For the Jazz, this is a weird deal. They had considerable leverage with Deron Williams – with Jerry Sloan leaving, it seemed they could have tried to rebuild in a manner to keep him around. Yet they jumped ship on the deal. That said, they got a ton back for him. Devin Harris is a legitimate NBA starting point guard. Whether he is very good or just solid good is up to the observer – but he is young and he can play. Derrick Favors is a huge upside big with defensive ability – the Jazz bigs currently are solid upside bigs with no defensive ability. It’s a complimentary skill set, which we like.

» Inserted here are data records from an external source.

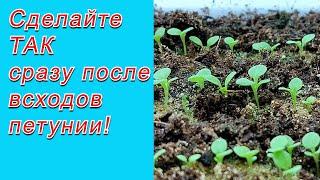 Сделайте ТАК сразу после всходов петунии!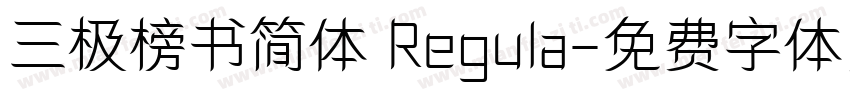 三极榜书简体 Regula-免费字体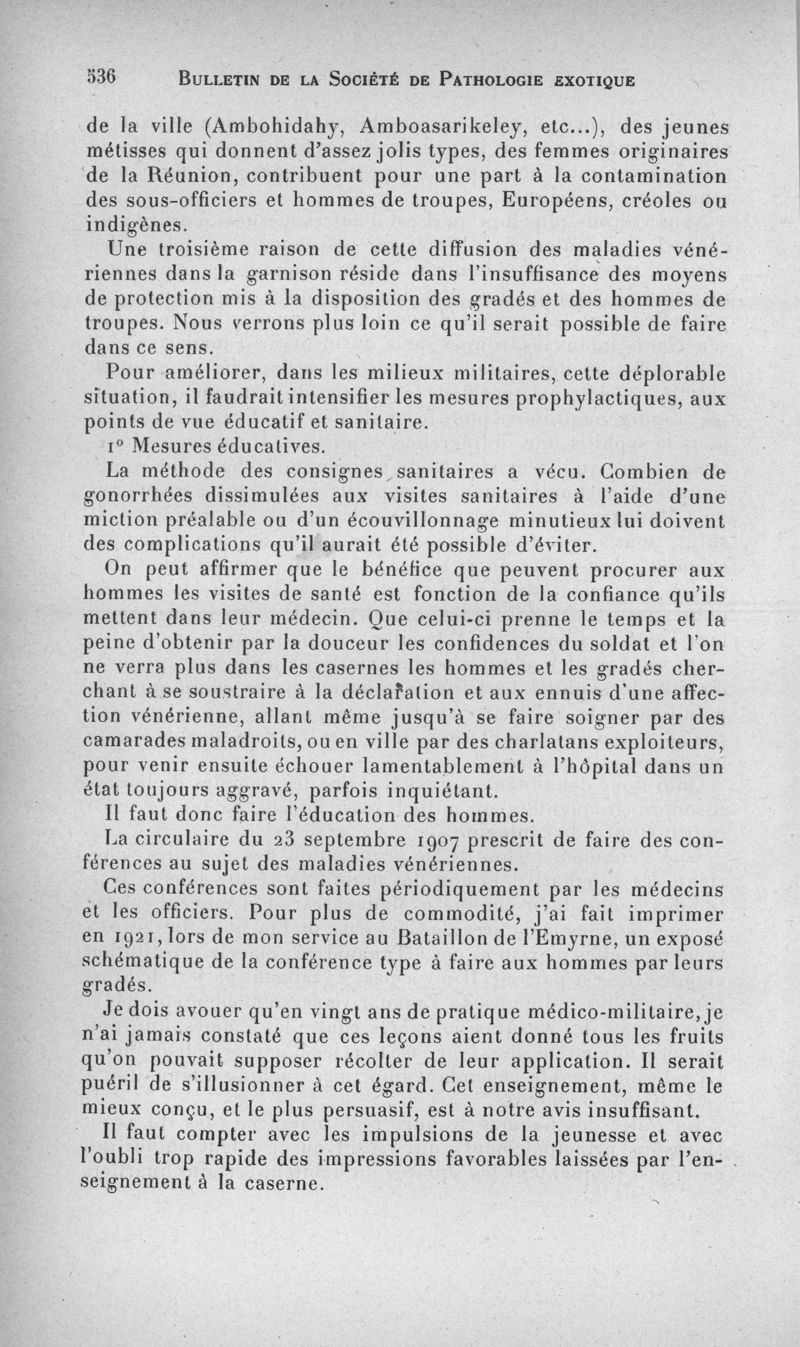 536 BULLETIN DE LA SOCIÉTÉ DE PATHOLOGIE EXOTIQUE

de la ville (Ambohidahy, Amboasarikeley, etc...), des jeunes métisses qui donnent d'assez jolis types, des femmes originaires de la Réunion, contribuent pour une part à la contamination des sous-officiers et hommes de troupes, Européens, créoles ou indigènes.

Une troisième raison de cette diffusion des maladies vénériennes dans la garnison réside dans l'insuffisance des moyens de protection mis à la disposition des gradés et des hommes de troupes. Nous verrons plus loin ce qu'il serait possible de faire dans ce sens.

Pour améliorer, dans les milieux militaires, cette déplorable situation, il faudrait intensifier les mesures prophylactiques, aux points de vue éducatif et sanitaire.

1° Mesures éducatives.

La méthode des consignes sanitaires a vécu. Combien de gonorrhées dissimulées aux visites sanitaires à l'aide d'une miction préalable ou d'un écouvillonnage minutieux lui doivent des complications qu'il aurait été possible d'éviter.

On peut affirmer que le bénéfice que peuvent procurer aux hommes les visites de santé est fonction de la confiance qu'ils mettent dans leur médecin. Que celui-ci prenne le temps et la peine d'obtenir par la douceur les confidences du soldat et l'on ne verra plus dans les casernes les hommes et les gradés cherchant à se soustraire à la déclaration et aux ennuis d'une affection vénérienne, allant même jusqu'à se faire soigner par des camarades maladroits, ou en ville par des charlatans exploiteurs, pour venir ensuite échouer lamentablement à l'hôpital dans un état toujours aggravé, parfois inquiétant.

Il faut donc faire l'éducation des hommes.

La circulaire du 23 septembre 1907 prescrit de faire des conférences au sujet des maladies vénériennes.

Ces conférences sont faites périodiquement par les médecins et les officiers. Pour plus de commodité, j'ai fait imprimer en 1921, lors de mon service au Bataillon de l'Emyrne, un exposé schématique de la conférence type à faire aux hommes par leurs gradés.

Je dois avouer qu'en vingt ans de pratique médico-militaire, je n'ai jamais constaté que ces leçons aient donné tous les fruits qu'on pouvait supposer récolter de leur application. Il serait puéril de s'illusionner à cet égard. Cet enseignement, même le mieux conçu, et le plus persuasif, est à notre avis insuffisant.

Il faut compter avec les impulsions de la jeunesse et avec l'oubli trop rapide des impressions favorables laissées par l'enseignement à la caserne.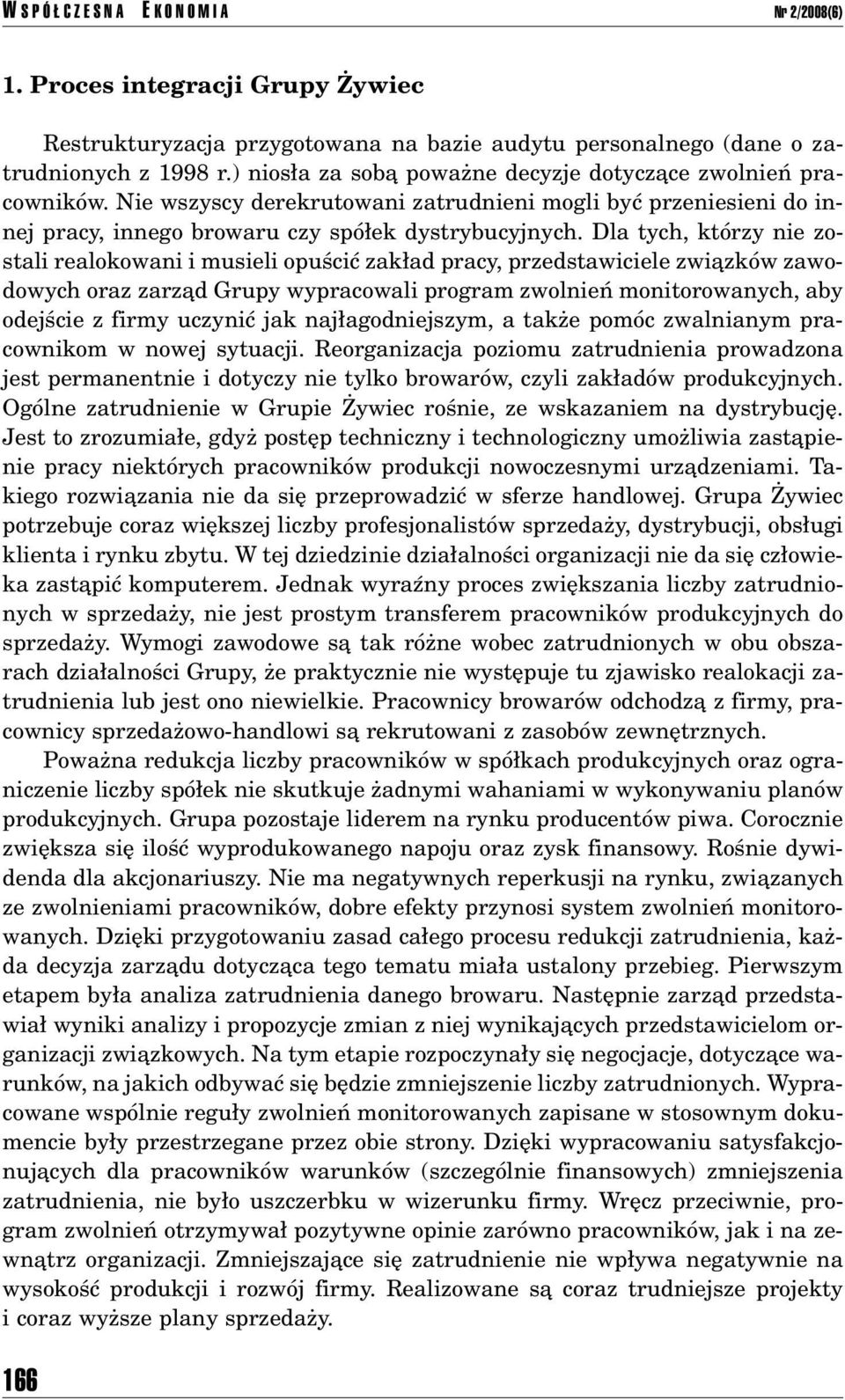 WSPÓŁCZESNA EKONOMIA Nr 2/2008(6)

1. Proces integracji Grupy Żywiec

Restrukturyzacja przygotowana na bazie audytu personalnego (dane o zatrudnionych z 1998 r.) niosła za sobą poważne decyzje dotyczące zwolnień pracowników. Nie wszyscy derekrutowani zatrudnieni mogli być przeniesieni do innej pracy, innego browaru czy spółek dystrybucyjnych. Dla tych, którzy nie zostali realokowani i musieli opuścić zakład pracy, przedstawiciele związków zawodowych oraz zarząd Grupy wypracowali program zwolnień monitorowanych, aby odejście z firmy uczynić jak najłagodniejszym, a także pomóc zwalnianym pracownikom w nowej sytuacji. Reorganizacja poziomu zatrudnienia prowadzona jest permanentnie i dotyczy nie tylko browarów, czyli zakładów produkcyjnych. Ogólne zatrudnienie w Grupie Żywiec rośnie, ze wskazaniem na dystrybucję. Jest to zrozumiałe, gdyż postęp techniczny i technologiczny umożliwia zastąpienie pracy niektórych pracowników produkcji nowoczesnymi urządzeniami. Takiego rozwiązania nie da się przeprowadzić w sferze handlowej. Grupa Żywiec potrzebuje coraz większej liczby profesjonalistów sprzedaży, dystrybucji, obsługi klienta i rynku zbytu. W tej dziedzinie działalności organizacji nie da się człowieka zastąpić komputerem. Jednak wyraźny proces zwiększania liczby zatrudnionych w sprzedaży, nie jest prostym transferem pracowników produkcyjnych do sprzedaży. Wymogi zawodowe są tak różne wobec zatrudnionych w obu obszarach działalności Grupy, że praktycznie nie występuje tu zjawisko realokacji zatrudnienia lub jest ono niewielkie. Pracownicy browarów odchodzą z firmy, pracownicy sprzedażowo-handlowi są rekrutowani z zasobów zewnętrznych.

Poważna redukcja liczby pracowników w spółkach produkcyjnych oraz ograniczenie liczby spółek nie skutkuje żadnymi wahaniami w wykonywaniu planów produkcyjnych. Grupa pozostaje liderem na rynku producentów piwa. Corocznie zwiększa się ilość wyprodukowanego napoju oraz zysk finansowy. Rośnie dywidenda dla akcjonariuszy. Nie ma negatywnych reperkusji na rynku, związanych ze zwolnieniami pracowników, dobre efekty przynosi system zwolnień monitorowanych. Dzięki przygotowaniu zasad całego procesu redukcji zatrudnienia, każda decyzja zarządu dotycząca tego tematu miała ustalony przebieg. Pierwszym etapem była analiza zatrudnienia danego browaru. Następnie zarząd przedstawiał wyniki analizy i propozycje zmian z niej wynikających przedstawicielom organizacji związkowych. Na tym etapie rozpoczynały się negocjacje, dotyczące warunków, na jakich odbywać się będzie zmniejszenie liczby zatrudnionych. Wypracowane wspólnie reguły zwolnień monitorowanych zapisane w stosownym dokumencie były przestrzegane przez obie strony. Dzięki wypracowaniu satysfakcjonujących dla pracowników warunków (szczególnie finansowych) zmniejszenia zatrudnienia, nie było uszczerbku w wizerunku firmy. Wręcz przeciwnie, program zwolnień otrzymywał pozytywne opinie zarówno pracowników, jak i na zewnątrz organizacji. Zmniejszające się zatrudnienie nie wpływa negatywnie na wysokość produkcji i rozwój firmy. Realizowane są coraz trudniejsze projekty i coraz wyższe plany sprzedaży.

166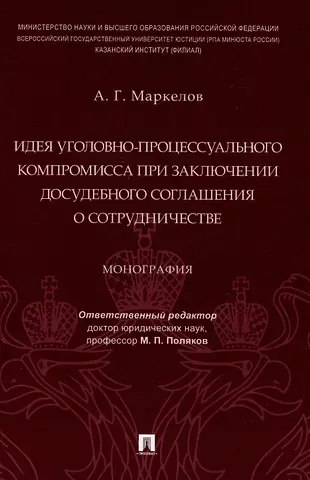 МИНИСТЕРСТВО НАУКИ И ВЫСШЕГО ОБРАЗОВАНИЯ РОССИЙСКОЙ ФЕДЕРАЦИИ
ВСЕРОССИЙСКИЙ ГОСУДАРСТВЕННЫЙ УНИВЕРСИТЕТ ЮСТИЦИИ (РПА МИНЮСТА РОССИИ)
КАЗАНСКИЙ ИНСТИТУТ (ФИЛИАЛ)

А. Г. Маркелов

ИДЕЯ УГОЛОВНО-ПРОЦЕССУАЛЬНОГО КОМПРОМИССА ПРИ ЗАКЛЮЧЕНИИ ДОСУДЕБНОГО СОГЛАШЕНИЯ О СОТРУДНИЧЕСТВЕ

МОНОГРАФИЯ

Ответственный редактор
доктор юридических наук,
профессор М. П. Поляков

ПРОСПЕКТ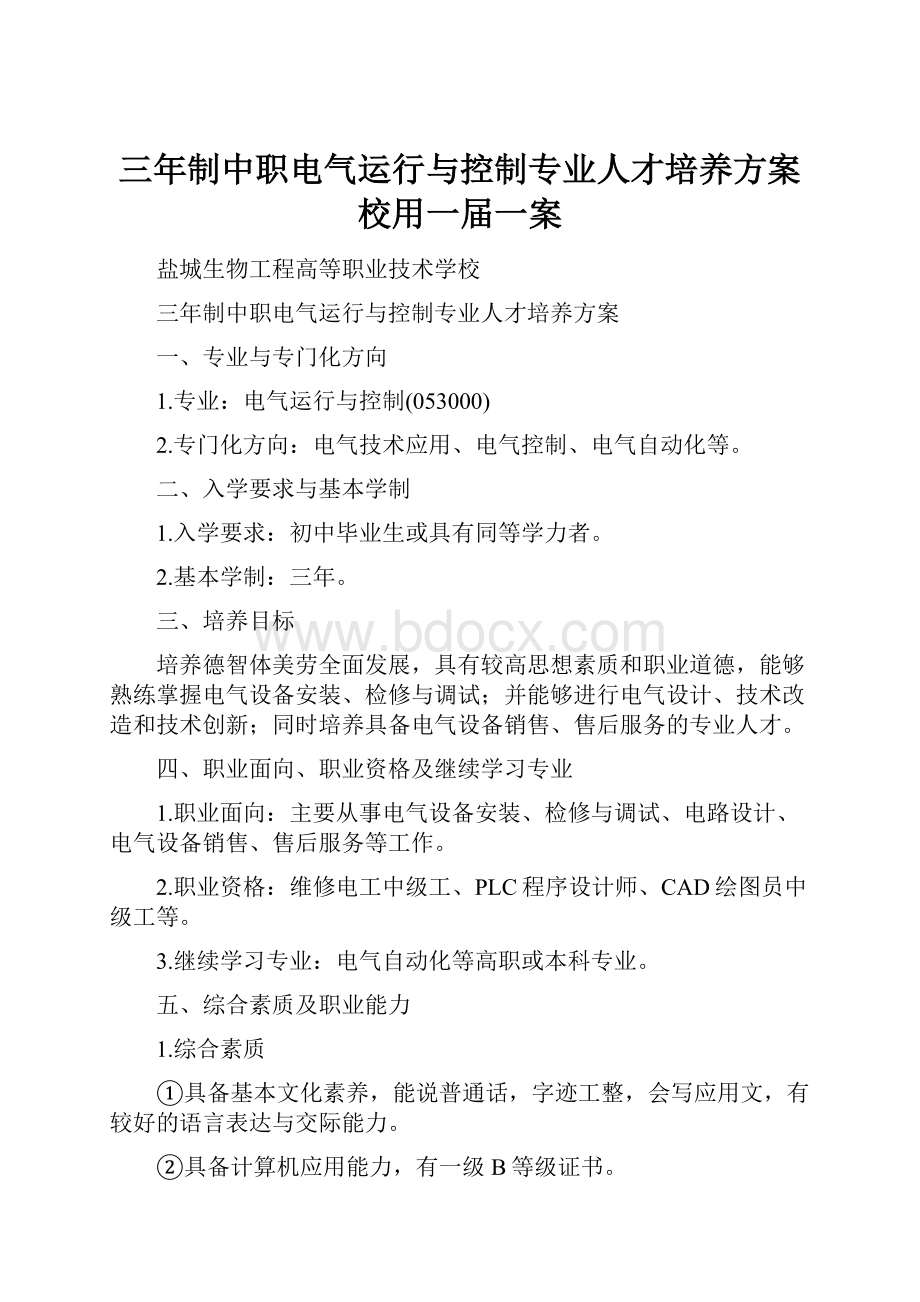 三年制中职电气运行与控制专业人才培养方案校用一届一案

盐城生物工程高等职业技术学校

三年制中职电气运行与控制专业人才培养方案

一、专业与专门化方向

1.专业：电气运行与控制(053000)

2.专门化方向：电气技术应用、电气控制、电气自动化等。

二、入学要求与基本学制

1.入学要求：初中毕业生或具有同等学力者。

2.基本学制：三年。

三、培养目标

www.bdocx.com

培养德智体美劳全面发展，具有较高思想素质和职业道德，能够熟练掌握电气设备安装、检修与调试；并能够进行电气设计、技术改造和技术创新；同时培养具备电气设备销售、售后服务的专业人才。

四、职业面向、职业资格及继续学习专业

1.职业面向：主要从事电气设备安装、检修与调试、电路设计、电气设备销售、售后服务等工作。

2.职业资格：维修电工中级工、PLC程序设计师、CAD绘图员中级工等。

3.继续学习专业：电气自动化等高职或本科专业。

五、综合素质及职业能力

1.综合素质

①具备基本文化素养，能说普通话，字迹工整，会写应用文，有较好的语言表达与交际能力。

②具备计算机应用能力，有一级B等级证书。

The Nets ultimately are placing a massive bet on the collective bargaining agreement. If the cap is lowered, or a franchise provision is put in – the Nets will have made out great. If Deron Williams can just leave willy nilly – this is a ho-ho-horrendous move. The downside – as Stephen A Smith wrote in his usual “I wrote this in crayon” sort of way:
Next season is an entirely different matter, specifically because Williams will be in the last year of his deal and can opt out of his contract in 2012. The disaster scenario is staring Nets owner Mikhail Prokhorov squarely in the face. It’s a scenario that could have Williams, from a vantage point just across the Hudson River, witnessing the resurgence of a Knicks franchise inching to within an All-Star point guard of legitimate championship contention. Now imagine Williams as the missing piece, with Gotham City clamoring for his arrival.
Actually – maybe he wrote it in magazine clippings like mass murderers on TV movies do, but I digress. That is the obvious downside – that Deron Williams takes his show somewhere else because he does not want to wait for Team Rocka to show up in Crooklyn in two years. But with the rumbles on the labor front – there is a better chance the Nets will keep Williams than there is that he will be anywhere else – and certainly better than the odds of Stephen A’s wet dream coming true.
The Nets are not close to a title from this move. But then, neither are the Knicks despite bleating to the contrary. (if they manned up and dealt Chauncey for Steve Nash, things might change) But in the long run, they have a bit more movement potential than the Knicks do. Either way, it will be interesting.
A smaller trade of note, something more in the line of what you’d expect around the deadline, a pseudo-contender trying to position themselves:
Hornets get Carl Landry
Kings get Marcus Thornton and $$$
For the Hornets, they want to win as much as possible while they still have Chris Paul. Carl Landry gives them a potentially huge weapon for their desperately thin frontcourt. Off the bench, he was brilliant for the Rockets in the past – he can do that here.
For the Kings, they get a fun bench gunner and a lot of money. I have nothing else to add.